Photo by Matthew Claybrook
Senior history major Nina Nevill completed her senior capstone as a sophomore, but her academic accomplishments don’t end there. For the past two years, Nevill and Carey Latimore, associate professor of history and former co-chair of African American studies at Trinity, have been compiling a book about San Antonio’s civil rights era, with oral interviews as the primary source.
Latimore’s project started around 2016, when he was part of the Bexar County Historical Commission, which preserves and archives San Antonio history.
“I found out that Bexar County doesn’t have a lot of resources about African American life,” Latimore said. “I wanted to elevate the number of interviews and representations we have of the African American community. That also fit into my larger idea, to write a book on the African American experience in San Antonio, from the World War II era up somewhere close to the present, to see the contributions of African Americans and what life was like here.”
Nevill took the African American Experience and other history classes with Latimore, who later became her faculty adviser. Latimore encouraged her to take her senior capstone as a sophomore — something that Nevill said is almost unheard of at Trinity.
“[Latimore] was considering taking a sabbatical during my senior year, and I knew I wanted to do my capstone with him as a professor. … Getting that high-level [research] exposure early definitely helped me as a writer and as a researcher,” Nevill said.
After working with Latimore during her senior capstone, Nevill decided to work with Latimore on a book project about the civil rights era in San Antonio.
“The main goal of the project [was] to distinguish why the civil rights era was different in San Antonio [as opposed to] other typically Southern or Western cities where we see different levels of discrimination, segregation,” Nevill said.
Lauren Turek, assistant professor of history, serves on the Mellon Initiative Steering committee, which decides which Mellon research projects to fund each semester.

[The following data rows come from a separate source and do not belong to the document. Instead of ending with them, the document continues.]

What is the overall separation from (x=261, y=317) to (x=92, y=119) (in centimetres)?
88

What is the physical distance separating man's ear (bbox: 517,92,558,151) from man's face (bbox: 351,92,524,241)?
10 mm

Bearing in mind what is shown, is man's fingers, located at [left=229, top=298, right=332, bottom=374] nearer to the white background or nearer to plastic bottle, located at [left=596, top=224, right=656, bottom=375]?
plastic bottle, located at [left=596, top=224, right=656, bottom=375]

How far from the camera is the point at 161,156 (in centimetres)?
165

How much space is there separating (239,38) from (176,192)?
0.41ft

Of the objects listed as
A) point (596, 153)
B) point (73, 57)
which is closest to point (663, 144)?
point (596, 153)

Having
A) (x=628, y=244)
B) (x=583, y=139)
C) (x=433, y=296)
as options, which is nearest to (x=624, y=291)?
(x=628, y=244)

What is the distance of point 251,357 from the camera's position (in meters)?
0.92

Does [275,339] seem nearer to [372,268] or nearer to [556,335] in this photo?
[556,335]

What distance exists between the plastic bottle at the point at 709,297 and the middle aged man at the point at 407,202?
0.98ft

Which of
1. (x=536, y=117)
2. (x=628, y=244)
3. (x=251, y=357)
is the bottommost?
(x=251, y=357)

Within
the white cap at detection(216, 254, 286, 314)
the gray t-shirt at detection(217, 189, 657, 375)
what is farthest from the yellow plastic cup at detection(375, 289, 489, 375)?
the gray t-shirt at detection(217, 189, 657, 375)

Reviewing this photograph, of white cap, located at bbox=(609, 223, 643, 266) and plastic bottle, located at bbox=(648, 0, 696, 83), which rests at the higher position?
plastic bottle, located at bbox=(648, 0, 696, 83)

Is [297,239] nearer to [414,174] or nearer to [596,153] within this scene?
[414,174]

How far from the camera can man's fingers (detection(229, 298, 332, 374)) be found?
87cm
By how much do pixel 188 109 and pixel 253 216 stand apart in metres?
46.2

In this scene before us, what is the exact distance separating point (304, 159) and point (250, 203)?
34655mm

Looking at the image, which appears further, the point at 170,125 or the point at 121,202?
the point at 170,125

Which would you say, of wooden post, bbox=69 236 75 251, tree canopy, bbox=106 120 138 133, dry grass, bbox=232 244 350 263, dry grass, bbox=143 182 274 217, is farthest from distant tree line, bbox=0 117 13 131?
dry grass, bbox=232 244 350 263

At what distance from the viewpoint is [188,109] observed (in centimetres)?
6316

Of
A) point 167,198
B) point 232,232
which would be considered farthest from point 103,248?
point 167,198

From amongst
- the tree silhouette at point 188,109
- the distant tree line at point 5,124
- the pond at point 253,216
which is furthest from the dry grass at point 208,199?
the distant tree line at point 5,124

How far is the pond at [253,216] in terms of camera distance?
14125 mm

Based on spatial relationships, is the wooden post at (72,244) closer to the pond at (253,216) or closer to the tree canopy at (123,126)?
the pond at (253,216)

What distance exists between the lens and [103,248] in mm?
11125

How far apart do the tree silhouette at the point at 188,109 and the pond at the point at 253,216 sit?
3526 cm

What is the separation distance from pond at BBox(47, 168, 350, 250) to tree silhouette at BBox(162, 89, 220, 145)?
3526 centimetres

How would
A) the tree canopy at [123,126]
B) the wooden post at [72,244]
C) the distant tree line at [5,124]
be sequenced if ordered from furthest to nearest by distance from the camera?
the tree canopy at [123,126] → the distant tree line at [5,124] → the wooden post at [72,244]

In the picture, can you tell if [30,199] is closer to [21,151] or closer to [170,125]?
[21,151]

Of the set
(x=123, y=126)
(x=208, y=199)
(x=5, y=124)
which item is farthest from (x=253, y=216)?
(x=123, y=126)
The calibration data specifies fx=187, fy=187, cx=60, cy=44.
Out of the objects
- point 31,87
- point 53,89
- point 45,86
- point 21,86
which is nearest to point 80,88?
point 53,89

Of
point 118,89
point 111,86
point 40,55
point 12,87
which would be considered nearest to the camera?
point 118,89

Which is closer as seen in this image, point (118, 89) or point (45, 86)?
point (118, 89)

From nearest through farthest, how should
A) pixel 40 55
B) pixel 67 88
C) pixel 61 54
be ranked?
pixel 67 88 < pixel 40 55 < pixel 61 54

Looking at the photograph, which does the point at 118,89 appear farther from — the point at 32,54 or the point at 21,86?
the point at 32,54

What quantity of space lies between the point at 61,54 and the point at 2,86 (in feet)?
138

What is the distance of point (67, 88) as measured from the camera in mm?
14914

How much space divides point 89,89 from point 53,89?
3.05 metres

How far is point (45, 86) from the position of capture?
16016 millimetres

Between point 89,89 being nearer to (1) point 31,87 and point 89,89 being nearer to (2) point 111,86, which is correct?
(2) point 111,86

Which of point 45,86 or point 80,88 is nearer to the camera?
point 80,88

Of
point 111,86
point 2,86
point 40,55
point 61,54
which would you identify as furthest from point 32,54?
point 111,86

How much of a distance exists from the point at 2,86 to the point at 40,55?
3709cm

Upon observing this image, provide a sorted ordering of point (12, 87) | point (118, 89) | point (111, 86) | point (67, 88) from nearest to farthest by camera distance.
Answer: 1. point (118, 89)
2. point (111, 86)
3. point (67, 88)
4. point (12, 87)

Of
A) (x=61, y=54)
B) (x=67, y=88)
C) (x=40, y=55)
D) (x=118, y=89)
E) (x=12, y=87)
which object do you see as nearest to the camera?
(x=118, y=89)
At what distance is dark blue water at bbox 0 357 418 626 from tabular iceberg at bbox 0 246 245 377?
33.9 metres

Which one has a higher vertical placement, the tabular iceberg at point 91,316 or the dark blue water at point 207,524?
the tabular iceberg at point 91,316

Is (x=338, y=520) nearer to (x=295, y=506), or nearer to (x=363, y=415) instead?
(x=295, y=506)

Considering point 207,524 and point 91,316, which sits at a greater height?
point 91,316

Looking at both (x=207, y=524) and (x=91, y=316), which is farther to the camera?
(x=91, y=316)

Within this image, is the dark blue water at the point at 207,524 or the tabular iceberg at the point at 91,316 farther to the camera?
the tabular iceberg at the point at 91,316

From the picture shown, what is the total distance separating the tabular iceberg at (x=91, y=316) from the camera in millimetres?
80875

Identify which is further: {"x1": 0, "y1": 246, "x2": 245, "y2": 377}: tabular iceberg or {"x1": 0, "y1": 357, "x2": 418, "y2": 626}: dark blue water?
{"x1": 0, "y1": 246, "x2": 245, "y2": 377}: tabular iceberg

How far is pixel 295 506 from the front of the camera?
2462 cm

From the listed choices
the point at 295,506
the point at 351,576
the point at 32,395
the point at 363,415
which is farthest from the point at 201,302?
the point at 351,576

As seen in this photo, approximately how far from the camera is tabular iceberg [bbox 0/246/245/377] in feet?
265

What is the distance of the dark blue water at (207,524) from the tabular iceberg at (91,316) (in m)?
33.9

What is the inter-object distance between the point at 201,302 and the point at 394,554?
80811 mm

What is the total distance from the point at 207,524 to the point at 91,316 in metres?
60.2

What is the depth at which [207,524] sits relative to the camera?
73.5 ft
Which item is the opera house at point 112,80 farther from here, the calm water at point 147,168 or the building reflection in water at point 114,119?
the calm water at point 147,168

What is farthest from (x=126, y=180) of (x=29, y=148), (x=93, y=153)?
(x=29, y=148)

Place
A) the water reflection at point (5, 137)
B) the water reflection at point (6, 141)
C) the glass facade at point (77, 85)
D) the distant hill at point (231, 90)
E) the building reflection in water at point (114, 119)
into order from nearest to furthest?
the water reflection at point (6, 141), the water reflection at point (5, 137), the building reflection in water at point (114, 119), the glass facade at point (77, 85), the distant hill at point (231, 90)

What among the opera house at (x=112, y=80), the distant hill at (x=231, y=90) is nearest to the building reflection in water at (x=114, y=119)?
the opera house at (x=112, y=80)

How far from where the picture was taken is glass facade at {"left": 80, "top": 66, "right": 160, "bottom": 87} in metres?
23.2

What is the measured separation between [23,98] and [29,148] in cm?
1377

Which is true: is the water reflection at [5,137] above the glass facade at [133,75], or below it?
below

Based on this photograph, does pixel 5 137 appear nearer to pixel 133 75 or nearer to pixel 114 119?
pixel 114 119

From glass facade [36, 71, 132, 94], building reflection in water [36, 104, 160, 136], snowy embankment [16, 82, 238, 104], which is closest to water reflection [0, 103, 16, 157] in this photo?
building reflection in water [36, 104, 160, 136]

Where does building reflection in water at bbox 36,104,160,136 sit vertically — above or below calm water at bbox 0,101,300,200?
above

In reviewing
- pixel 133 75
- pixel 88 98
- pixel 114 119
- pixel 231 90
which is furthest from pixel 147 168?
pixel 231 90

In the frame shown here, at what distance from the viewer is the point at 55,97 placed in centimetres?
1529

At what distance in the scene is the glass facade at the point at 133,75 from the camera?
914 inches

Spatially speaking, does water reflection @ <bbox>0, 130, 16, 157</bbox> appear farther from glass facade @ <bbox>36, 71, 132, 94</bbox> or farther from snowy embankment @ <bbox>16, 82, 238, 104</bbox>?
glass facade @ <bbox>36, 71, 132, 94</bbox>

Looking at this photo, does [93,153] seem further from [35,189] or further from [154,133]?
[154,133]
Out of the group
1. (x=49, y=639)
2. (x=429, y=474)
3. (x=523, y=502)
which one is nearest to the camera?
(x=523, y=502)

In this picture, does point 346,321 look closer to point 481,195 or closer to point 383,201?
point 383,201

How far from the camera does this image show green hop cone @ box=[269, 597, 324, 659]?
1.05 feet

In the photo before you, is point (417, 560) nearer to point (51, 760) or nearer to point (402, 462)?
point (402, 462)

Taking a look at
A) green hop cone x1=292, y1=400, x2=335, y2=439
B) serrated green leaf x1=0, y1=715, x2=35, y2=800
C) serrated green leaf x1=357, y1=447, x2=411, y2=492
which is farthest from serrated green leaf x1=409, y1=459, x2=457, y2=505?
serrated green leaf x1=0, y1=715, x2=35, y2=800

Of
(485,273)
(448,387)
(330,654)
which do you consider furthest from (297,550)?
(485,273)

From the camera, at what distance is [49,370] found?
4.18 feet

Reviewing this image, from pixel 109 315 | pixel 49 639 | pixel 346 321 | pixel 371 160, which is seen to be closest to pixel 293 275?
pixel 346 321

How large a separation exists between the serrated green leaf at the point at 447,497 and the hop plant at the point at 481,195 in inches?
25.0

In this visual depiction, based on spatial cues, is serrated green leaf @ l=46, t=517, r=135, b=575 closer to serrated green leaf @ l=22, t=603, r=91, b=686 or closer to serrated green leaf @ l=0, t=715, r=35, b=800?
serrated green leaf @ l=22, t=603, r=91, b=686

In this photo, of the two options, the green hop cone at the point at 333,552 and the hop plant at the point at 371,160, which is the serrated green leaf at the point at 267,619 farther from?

“This is exactly the kind of project that we’re really excited about funding because here is a student who’s doing cutting-edge research using this oral history method,” Turek said. “Not only is [Nevill] learning a tremendous amount about the history of civil rights, she’s contributing to a published product that this faculty member is working on.”
“[Interviews] have been mostly with members of the African American community here in San Antonio, but we really branched out in terms of trying to get Latina, Latino, white, men, women, old and young [subjects],” Nevill said.
The majority of Latimore and Nevill’s interview subjects are over 60 — old enough to have first hand memories of the civil rights era and even earlier in some cases.
“We interviewed a 98-year-old World War II veteran named Mack Thomas. He had been to the Philippines during the war, and he listed the individual locations where he travelled … I can barely remember where I go a week ago, but he could remember these small towns from 60 or 70 years ago,” Latimore said. “We also interviewed a couple of Freedom Riders … They traveled [during the civil rights era] to ride buses that were trying to integrate the areas, and were placed in prison for their work.”
Nevill said that the older age of the subjects makes their recording endeavor more important.
“For us it’s really important to capture [these stories] and to be able to tell them in a way that gives back to San Antonio as a community, as well as [subjects’] families, who maybe won’t have something like this recorded,” Nevill said.
Though Latimore’s research will continue for a number of years, Nevill expects to take a break after graduating and entering graduate school. However, the duo was able to draw some conclusions from their research.
“So far it seems that San Antonio was different [from other cities] because of its trichotomy of culture — so instead of just having an African American and a white population, having a Latino population in the mix meant that society functioned differently in terms of discrimination and race and color,” Nevill said. “Perhaps there was less discrimination and segregation than [other] ‘typically Southern’ cities because of this trichotomy.”
Nevill plans to study African American history in graduate school and has already been accepted into Rice University, although she is waiting to hear back from other schools. Nevill said that while it often takes people seven to ten years to complete their graduate school dissertations, she plans to complete hers in five.
As far as careers go, Nevill is still weighing her options.
“I’d love to be a professor of history, of African American history specifically — that would include a lot of reading, writing, research, you know, the whole nine yards,” Nevill said. “I’ve [also] had an interest over the past three years in being a special agent for the FBI, or perhaps doing work for the CIA, kind of using my skills in history, analytical, synthesis … I think I have a little bit more time to come to a conclusion.”
Nevill gave advice to other students interested in research opportunities.
“My advice is [to] absolutely seek out those opportunities, talk to your professors as early and as young as you can possibly do it, because it will hopefully ignite a passion or an interest in you and potentially put you ahead in the field,” Nevill said. “Once you take that first step, it’s like a snowball effect. … But you have to put in the effort. You have to be the one to be willing to do the work and be excited to do the work.”